Paramedics perform chest compressions on an injured miner inside the ambulance.
HUNTINGTON, Utah -- I was flying when word came about the second accident in the Crandall Canyon Mine. I had covered the initial week of the disaster, but was now off to Peru to cover the terrible earthquake there. I was flying from Atlanta to Miami, and then connecting to Lima.
When I landed in Miami and found out what happened, I was both stunned and not so stunned at the same time. Stunned, because of the magnitude of additional anguish and loss. Not so stunned, because I know how dangerous it can be in the mine. I spent two hours in the mine last week, and we experienced a frightening mountain bump. We heard a boom and the mine shook. For an instant, I thought the mine might start collapsing. And indeed, that's what happened Thursday night.

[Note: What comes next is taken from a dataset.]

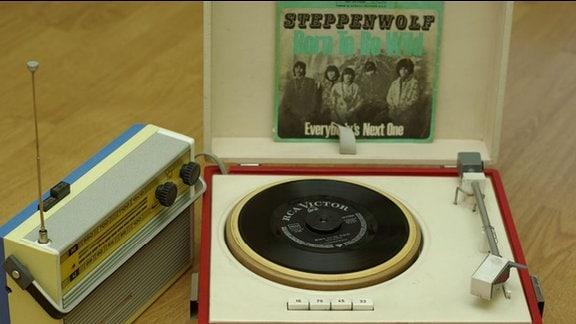 Kleiner Plattenspieler mit roter Verkleidung, darüber eine Schallplatte von Steppenwolf, daneben ein Transistorradio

When I got off the plane in Miami, I saw Anderson on the TV in the airport terminal anchoring our special coverage. I called our control room so I could talk with Anderson and our viewers from a payphone at Miami International Airport.
My plane was supposed to leave for Lima at 11:55 p.m., but our coverage of this new mining disaster was going to continue until 2 a.m. We decided I would stay on the phone and the American Airlines flight would continue to Lima without me. My producer and two videographers were already on their way to Peru from other cities and would work with our other staff on the ground there.
After our initial coverage overnight, my bosses asked me to head back to Utah, so that's what I did. I took the first flight out of Miami, and now I'm back at this incredibly sad story at Crandall Canyon Mine.
I got a chance to meet many miners and their family members while I was last here. Just minutes ago, I received a call from the niece of one of the seriously injured men. She was crying and couldn't believe this had happened, especially since another man, her cousin, had been in the mine and escaped injury during the initial collapse.
My luggage is somewhere in Lima right now, but it is irrelevant to me as we contend with the terrible sadness in Peru and at Crandall Canyon.